Isabel Pérez Del Pulgar, Reconsolidation
Reconsolidation est une exposition de combat et d’exorcisme dont le noyau est l’album de famille de l’autrice. Organisée autour d’un matériel photographique,mais conçue comme un projet plasticien et pluridisciplinaire, cette exposition invite à se demander : « que faire quand les images sont les seules armes qu’il nous reste pour combattre l’effondrement du monde ? ».
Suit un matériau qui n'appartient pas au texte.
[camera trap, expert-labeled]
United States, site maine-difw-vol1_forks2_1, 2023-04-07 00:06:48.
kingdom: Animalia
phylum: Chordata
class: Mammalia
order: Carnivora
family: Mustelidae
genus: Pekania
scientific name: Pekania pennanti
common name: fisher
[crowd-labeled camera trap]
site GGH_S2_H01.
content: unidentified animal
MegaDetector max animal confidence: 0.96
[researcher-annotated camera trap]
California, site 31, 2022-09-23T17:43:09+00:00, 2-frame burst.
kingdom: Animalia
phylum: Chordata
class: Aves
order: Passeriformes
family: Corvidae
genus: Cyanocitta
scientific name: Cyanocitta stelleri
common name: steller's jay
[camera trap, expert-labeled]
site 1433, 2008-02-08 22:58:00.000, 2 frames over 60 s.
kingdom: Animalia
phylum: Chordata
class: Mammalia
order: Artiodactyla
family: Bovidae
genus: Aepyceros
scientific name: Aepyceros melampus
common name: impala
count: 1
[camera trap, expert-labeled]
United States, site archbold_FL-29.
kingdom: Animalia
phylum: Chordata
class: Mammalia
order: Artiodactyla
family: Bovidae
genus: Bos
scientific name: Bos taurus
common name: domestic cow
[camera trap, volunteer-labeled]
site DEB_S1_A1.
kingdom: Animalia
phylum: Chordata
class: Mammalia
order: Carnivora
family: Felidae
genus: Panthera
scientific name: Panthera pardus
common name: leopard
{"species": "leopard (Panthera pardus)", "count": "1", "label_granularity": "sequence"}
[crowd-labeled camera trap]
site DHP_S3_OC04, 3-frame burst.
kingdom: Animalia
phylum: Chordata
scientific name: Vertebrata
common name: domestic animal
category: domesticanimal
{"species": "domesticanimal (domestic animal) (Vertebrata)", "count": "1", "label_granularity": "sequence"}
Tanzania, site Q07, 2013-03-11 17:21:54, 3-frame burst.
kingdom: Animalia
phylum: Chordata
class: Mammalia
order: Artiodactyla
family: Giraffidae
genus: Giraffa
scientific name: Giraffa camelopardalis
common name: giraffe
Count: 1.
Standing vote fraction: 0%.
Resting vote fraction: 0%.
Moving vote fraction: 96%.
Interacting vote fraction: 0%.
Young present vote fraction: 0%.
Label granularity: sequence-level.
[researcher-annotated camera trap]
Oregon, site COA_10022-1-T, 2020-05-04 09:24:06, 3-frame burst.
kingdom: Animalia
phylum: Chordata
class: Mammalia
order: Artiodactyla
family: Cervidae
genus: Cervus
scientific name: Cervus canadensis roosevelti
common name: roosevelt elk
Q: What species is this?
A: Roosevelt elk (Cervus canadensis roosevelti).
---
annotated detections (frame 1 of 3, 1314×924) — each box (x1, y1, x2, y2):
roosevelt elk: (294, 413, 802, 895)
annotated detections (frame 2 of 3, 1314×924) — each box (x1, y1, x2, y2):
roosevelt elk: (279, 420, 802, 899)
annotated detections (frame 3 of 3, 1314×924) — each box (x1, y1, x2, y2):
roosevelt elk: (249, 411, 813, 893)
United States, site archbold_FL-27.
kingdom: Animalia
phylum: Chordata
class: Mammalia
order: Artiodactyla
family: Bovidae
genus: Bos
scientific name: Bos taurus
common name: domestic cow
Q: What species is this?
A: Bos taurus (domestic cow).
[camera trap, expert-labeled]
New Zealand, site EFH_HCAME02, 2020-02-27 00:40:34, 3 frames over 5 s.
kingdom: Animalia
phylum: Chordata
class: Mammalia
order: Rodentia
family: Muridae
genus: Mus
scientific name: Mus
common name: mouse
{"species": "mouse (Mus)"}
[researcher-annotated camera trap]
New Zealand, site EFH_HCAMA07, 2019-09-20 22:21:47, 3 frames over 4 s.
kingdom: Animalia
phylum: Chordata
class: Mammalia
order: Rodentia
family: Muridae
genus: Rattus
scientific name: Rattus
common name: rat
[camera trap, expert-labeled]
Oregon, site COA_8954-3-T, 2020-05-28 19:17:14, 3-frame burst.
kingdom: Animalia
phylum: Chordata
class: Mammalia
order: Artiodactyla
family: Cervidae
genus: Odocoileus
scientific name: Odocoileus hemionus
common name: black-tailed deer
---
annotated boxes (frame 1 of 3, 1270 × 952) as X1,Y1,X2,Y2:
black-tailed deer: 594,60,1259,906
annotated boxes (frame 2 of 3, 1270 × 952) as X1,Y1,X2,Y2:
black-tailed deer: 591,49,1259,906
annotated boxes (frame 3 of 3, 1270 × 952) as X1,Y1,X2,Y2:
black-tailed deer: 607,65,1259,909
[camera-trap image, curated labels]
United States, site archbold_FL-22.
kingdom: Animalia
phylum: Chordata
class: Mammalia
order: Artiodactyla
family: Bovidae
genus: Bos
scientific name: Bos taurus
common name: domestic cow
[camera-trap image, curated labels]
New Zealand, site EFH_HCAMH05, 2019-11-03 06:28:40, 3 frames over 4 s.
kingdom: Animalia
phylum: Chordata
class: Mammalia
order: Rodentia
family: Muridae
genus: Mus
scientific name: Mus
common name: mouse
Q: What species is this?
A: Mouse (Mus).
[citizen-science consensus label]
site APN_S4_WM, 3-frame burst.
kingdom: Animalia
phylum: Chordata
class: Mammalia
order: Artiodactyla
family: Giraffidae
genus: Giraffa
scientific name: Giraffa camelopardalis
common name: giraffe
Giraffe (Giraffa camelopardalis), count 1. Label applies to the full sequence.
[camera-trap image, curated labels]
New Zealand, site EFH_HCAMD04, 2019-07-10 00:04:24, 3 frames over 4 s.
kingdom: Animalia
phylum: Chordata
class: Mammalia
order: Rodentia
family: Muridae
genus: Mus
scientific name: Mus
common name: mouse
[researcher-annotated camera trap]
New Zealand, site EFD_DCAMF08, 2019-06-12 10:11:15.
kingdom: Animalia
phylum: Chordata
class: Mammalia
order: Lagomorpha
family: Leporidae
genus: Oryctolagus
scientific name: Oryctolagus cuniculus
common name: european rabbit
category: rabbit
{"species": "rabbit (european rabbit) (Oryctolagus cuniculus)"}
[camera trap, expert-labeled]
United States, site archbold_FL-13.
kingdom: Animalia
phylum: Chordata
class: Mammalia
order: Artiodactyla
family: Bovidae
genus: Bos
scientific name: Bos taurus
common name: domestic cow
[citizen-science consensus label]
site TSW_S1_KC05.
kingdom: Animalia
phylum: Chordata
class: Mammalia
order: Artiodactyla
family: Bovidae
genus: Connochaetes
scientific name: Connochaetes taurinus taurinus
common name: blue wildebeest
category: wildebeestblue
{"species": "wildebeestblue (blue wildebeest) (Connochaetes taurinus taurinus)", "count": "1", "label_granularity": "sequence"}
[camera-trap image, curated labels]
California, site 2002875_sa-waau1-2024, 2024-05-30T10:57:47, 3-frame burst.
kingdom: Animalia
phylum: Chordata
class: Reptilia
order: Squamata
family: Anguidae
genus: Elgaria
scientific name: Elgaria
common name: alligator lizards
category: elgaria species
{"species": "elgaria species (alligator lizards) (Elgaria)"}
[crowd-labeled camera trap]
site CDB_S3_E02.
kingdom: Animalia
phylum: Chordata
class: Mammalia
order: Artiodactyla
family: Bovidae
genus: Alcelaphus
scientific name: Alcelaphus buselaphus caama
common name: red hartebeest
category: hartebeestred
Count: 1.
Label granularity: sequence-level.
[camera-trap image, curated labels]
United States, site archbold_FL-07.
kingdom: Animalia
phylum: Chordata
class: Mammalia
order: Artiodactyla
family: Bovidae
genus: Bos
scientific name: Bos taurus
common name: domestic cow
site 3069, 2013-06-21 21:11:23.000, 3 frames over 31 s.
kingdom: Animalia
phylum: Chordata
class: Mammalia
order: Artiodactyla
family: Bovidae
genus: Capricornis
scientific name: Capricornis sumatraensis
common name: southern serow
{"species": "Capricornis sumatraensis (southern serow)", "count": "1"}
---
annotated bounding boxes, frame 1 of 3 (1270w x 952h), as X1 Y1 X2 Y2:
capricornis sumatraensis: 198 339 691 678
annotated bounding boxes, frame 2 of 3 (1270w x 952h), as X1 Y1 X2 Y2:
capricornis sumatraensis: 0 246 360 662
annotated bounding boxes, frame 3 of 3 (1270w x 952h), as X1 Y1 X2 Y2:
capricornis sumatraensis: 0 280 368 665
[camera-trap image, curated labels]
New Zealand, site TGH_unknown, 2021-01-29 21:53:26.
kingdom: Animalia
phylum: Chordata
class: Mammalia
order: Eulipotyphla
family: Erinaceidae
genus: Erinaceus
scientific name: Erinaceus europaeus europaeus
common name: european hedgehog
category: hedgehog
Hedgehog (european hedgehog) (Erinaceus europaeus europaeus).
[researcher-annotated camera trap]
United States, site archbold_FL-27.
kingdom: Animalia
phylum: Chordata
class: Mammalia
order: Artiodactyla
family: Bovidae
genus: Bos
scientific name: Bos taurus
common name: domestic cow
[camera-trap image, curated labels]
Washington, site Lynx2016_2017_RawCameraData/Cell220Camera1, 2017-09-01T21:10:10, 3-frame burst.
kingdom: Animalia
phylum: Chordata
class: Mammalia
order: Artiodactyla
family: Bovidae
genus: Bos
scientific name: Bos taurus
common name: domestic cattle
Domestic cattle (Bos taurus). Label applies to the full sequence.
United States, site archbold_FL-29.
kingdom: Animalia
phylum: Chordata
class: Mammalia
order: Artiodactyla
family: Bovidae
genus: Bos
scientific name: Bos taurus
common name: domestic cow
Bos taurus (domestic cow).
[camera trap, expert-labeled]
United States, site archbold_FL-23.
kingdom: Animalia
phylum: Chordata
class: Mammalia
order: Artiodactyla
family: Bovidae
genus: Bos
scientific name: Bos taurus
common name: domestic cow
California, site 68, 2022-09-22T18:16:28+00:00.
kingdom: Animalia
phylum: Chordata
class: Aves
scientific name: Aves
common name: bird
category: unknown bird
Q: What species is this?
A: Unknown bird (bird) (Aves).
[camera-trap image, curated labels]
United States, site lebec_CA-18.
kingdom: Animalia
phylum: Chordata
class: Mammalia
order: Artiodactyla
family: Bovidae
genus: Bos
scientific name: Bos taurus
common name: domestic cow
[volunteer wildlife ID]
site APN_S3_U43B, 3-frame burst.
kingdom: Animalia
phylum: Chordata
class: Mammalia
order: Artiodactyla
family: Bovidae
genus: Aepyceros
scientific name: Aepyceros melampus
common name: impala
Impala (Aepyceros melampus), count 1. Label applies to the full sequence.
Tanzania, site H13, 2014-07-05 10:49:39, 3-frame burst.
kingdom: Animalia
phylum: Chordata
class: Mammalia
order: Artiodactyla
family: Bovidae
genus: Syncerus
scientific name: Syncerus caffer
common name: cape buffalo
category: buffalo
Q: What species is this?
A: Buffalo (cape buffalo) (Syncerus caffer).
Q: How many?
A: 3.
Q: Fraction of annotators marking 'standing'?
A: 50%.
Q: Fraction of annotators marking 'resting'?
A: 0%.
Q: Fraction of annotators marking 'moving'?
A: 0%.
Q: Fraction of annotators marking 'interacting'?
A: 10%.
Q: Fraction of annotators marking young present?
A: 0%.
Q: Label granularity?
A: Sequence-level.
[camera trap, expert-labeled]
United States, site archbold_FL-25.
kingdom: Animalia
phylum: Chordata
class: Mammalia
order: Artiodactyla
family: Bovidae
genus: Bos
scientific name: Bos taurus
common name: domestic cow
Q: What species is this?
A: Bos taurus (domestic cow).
L’album de famille et ses cauchemars
Loin d’être une trace inoffensive, l’album nous fige, bien souvent, à un endroit où nous ne voulons pas être, où nous voulons cesser d’être. Avec ses clichés uniques, glissés pour toujours sous les encoches plastiques, ses dorures, sa couverture épaisse et rigide, sentinelle armée de la légende, l’album exerce une fascination oppressante. On vient y chercher des traces de vérité, mais au fur et à mesure des pages tournées, quelque chose vrille et on se prend à hurler « non, non, ce n’est pas vrai, ce n’est pas ça, ce n’est pas moi ! », tel un dormeur halluciné se débattant dans ses propres cauchemars sans trouver le chemin du réveil. Mais quel est, en l’occurrence, ce mauvais rêve dont il faut s’éveiller ? Isabel a vécu, durant 20 années, une relation sous emprise. Cette histoire est celle de beaucoup d’autres femmes. Après un début romantique le couple se déséquilibre. Un rapport de force s’installe : menace, violence, dépendance économique, contrôle coercitif, isolement, voire séquestration… La « proie » persévère dans un lien qui l’empoisonne jusqu’à ce que, à la faveur d’une menace plus intense, le voile tombe révélant à nu la menace de mort. Dans un sursaut vital, elle prend alors soudainement conscience d’avoir été, de longue date, détournée d’elle-même, isolée, asservie, appauvrie, désorientée… Elle part, se sauve, s’enfuit… Sans retour.»
Une page se tourne
Isabel est partie, emportant avec elle une archive en apparence anodine, faite d’images accumulées dans les années 80-90 : voyages dans les plus belles villes du monde, photos prises au jardin, baisers enamourés, couchés de soleils, scènes de vie heureuse en bord de mer… autant de vestiges d’une vie de couple ordinaire, un couple financièrement et socialement à l’aise. Ces images prélevées au fil des jours sur le quotidien, affichent un bonheur facile, infiniment répété, stocké dans des pochettes de tirages bon marché que l’on peut faire en 24 heures au coin de la rue. On y voit, sur une quinzaine d’années, l’évolution de la facture de ces tirages populaires : les dates au verso, la qualité du papier qui se modifie, la disparition, au fil du temps, de la bordure blanche et des angles arrondis qui cèdent la place à des images plein cadre très brillantes. Un matériel hétérogène de plans filmés en super 8 ou avec une petite caméra amateur, complète cette mémoire de vie conjugale.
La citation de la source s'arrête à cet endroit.